Artistic Practices at the Hyytiälä Forestry Field Station

Besides forest monitoring and measuring, the Hyytiälä Forestry Field Station has been connected with artistic practices, design, and cross-disciplinary research. The Station hosts an Artists In Residence Program, and different Art Installations and Projects.

We recently spoke with Dr. Andrea Botero, design researcher at the School of Arts, Design, and Architecture at Aalto University, Finland. Together with Markéta Dolejšová (Aalto), Jaz Hee-jeong Choi (RMIT-AU), and Cristina Ampatzidou (RMIT-EU) they started The Open Forest project:

"Open Forest is an experimental inquiry into various forests and forest data sets. The work consists of a series of performative actions, observations and speculative research instruments. In the project, we walk with various forests, including a highly instrumentalized forest field station in Finland, an urban forest in Australia, a protected forest area in the Czech Republic and forest gardens, or chagras, in Colombia. The work invites participants to reflect on the relationships between various entities and creatures with different connections to forests, such as scientists, citizens, city officials, sensors, environmental data, trees, and the overarching climate crisis. One of our aims is to expand the landscape in which stories about forests can be told, and care about them enacted." (Open Forest - World -Making Through Environmental Data, 2022)

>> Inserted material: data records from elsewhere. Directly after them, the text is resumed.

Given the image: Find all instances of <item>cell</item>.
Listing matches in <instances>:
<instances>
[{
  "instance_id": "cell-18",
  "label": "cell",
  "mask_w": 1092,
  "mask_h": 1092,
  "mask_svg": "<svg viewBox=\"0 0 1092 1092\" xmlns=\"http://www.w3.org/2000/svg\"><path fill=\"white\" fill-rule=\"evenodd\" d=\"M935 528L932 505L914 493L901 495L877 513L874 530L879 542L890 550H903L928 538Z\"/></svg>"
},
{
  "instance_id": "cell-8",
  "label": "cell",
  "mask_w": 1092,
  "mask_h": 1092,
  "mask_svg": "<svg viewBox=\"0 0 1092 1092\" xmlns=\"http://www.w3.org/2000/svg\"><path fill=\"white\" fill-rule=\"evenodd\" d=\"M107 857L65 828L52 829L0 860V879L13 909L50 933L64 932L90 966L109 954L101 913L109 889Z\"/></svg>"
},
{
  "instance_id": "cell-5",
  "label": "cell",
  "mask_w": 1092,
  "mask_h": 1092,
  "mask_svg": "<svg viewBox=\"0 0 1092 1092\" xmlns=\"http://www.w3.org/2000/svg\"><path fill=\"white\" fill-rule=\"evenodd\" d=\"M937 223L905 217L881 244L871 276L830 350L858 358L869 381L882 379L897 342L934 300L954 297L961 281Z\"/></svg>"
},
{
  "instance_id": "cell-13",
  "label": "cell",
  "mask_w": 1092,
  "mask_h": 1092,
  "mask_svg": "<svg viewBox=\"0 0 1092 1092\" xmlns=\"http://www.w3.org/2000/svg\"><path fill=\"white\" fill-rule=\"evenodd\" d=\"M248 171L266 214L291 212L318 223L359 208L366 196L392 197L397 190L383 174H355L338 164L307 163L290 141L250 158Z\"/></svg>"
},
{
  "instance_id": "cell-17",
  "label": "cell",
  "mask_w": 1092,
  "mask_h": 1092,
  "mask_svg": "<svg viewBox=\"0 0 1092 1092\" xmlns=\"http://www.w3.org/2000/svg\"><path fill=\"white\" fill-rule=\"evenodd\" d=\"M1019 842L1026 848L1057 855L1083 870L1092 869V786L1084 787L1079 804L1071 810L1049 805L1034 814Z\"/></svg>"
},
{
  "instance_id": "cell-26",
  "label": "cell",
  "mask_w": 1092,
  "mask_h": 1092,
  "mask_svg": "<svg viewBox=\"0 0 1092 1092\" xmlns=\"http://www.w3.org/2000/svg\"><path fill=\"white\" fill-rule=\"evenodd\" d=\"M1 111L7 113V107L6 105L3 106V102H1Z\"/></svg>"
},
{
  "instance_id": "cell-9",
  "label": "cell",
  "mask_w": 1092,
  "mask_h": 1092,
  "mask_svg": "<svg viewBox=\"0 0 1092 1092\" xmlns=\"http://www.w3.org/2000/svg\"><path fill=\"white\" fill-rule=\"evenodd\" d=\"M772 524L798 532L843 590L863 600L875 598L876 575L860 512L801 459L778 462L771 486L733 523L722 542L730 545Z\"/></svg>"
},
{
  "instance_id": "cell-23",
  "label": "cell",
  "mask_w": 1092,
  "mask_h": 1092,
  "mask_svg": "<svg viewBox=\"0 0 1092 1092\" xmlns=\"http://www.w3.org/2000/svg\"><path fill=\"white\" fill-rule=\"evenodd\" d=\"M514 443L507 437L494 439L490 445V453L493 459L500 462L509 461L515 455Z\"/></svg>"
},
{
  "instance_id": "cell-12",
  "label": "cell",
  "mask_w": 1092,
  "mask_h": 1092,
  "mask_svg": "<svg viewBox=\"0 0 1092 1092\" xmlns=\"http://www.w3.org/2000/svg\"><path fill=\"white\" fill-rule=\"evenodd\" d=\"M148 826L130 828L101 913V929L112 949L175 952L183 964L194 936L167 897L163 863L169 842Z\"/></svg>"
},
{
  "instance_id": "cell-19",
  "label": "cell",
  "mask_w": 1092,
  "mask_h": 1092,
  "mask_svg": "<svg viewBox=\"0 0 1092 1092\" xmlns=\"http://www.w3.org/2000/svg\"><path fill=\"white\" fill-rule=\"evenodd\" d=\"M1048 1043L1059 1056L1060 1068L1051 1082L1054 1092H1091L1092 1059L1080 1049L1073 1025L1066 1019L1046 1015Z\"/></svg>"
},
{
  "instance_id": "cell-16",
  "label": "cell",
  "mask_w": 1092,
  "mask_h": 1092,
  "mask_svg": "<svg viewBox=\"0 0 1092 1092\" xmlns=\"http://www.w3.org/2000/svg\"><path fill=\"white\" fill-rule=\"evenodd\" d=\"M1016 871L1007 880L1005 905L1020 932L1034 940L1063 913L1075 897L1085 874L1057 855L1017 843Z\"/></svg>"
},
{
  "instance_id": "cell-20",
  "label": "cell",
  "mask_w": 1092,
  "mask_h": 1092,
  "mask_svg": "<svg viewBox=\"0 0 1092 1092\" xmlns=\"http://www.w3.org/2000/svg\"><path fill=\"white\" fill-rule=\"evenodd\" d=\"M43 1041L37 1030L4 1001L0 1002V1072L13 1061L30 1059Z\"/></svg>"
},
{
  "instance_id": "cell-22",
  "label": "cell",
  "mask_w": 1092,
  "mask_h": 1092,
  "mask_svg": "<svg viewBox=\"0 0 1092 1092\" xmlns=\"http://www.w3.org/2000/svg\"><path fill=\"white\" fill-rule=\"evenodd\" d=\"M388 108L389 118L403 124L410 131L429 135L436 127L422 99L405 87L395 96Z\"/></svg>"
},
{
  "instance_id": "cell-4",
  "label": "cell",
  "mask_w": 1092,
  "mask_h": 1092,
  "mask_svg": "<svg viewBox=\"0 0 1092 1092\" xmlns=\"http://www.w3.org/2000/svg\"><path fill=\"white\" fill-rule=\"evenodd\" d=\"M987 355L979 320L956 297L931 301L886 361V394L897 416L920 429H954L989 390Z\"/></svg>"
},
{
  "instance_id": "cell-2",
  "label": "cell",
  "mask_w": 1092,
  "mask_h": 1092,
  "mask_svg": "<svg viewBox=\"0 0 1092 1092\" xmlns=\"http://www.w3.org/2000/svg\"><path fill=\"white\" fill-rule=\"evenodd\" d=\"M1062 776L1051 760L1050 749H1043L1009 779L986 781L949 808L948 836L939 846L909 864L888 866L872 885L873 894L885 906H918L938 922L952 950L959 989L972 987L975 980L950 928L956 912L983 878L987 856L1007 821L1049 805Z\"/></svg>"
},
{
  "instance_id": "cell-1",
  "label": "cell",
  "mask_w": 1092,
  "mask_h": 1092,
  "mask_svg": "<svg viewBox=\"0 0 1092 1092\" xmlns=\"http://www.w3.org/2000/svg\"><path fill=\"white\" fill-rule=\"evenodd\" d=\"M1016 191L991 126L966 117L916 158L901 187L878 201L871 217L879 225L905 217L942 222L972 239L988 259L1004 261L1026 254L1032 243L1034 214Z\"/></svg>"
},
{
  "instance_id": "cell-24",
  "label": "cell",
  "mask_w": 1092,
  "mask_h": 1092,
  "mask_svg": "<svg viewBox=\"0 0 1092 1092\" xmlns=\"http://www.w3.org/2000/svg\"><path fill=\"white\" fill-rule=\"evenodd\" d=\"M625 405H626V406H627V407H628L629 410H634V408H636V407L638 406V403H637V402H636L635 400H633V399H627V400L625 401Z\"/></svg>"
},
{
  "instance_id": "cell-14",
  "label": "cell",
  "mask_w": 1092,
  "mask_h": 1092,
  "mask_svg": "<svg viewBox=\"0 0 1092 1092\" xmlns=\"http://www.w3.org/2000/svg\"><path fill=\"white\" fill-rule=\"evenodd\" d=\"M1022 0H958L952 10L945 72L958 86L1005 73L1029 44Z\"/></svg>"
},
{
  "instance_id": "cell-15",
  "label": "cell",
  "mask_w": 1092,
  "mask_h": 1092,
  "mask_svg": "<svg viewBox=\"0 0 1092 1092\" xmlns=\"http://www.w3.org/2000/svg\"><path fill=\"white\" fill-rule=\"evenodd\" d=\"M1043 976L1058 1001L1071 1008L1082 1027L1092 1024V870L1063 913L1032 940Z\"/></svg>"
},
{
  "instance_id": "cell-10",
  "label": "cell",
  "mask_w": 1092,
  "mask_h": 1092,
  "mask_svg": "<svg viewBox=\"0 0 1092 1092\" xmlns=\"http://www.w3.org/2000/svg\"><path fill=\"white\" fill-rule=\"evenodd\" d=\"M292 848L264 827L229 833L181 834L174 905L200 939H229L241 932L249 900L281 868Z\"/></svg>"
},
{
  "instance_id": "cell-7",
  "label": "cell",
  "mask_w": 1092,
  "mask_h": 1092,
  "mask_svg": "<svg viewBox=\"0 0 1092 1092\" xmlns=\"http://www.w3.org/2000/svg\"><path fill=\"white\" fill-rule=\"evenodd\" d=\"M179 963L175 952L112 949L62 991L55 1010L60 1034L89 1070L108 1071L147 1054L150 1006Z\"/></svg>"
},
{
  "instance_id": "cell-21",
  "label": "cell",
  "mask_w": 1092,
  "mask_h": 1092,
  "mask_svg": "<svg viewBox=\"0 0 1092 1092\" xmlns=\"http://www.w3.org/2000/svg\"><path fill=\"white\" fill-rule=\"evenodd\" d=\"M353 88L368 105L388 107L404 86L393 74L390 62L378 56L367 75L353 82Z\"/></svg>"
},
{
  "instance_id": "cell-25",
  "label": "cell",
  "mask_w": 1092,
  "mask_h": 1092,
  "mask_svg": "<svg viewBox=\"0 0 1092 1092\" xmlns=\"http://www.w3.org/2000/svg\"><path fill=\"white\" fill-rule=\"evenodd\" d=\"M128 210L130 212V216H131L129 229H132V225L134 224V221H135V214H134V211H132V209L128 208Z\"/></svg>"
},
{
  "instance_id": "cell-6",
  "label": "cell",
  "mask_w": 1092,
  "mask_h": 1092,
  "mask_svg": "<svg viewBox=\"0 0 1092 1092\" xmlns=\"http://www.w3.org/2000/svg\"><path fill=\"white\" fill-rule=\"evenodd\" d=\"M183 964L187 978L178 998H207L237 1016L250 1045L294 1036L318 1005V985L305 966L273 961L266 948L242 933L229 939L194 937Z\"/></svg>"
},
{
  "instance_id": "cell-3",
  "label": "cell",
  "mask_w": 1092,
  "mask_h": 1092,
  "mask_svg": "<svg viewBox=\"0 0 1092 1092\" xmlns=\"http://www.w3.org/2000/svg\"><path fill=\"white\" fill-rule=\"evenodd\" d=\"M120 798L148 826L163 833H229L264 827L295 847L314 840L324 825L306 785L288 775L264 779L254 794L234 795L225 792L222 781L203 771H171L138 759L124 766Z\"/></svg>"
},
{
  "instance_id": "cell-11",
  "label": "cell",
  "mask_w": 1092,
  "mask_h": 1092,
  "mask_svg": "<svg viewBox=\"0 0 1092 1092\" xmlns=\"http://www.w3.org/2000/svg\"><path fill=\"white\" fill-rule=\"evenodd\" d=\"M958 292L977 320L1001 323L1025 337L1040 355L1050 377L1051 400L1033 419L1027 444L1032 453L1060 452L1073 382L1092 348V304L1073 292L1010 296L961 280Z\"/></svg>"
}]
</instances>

Hear more from Andrea in our radio episode.

SMEAR II sensor overlooking a forest
Image of the Hyytiälä Forestry Field Station. Image source: EU-Interact.org [image]. Retrieved March 28, 2022 from https://eu-interact.org/field-sites/hyytiala-forestry-reseatch-station-smear-ii/

Carbon Tree

This website shows live data from a Scots pine tree at the Hyytiälä Forest Field Station in Finland. The Carbon Tree website shows how this medium-sized pine in Southern Finland exchanges carbon dioxide in real time. This Carbon Tree is part of 'Climate Whirl', which aims to increase public awareness of the interactions between forests and climate.

I learned about this work through design researcher Dr. Andrea Botero, who has undertaken field- and design work at the Hyytiälä Forest Field Station and is based at Aalto University.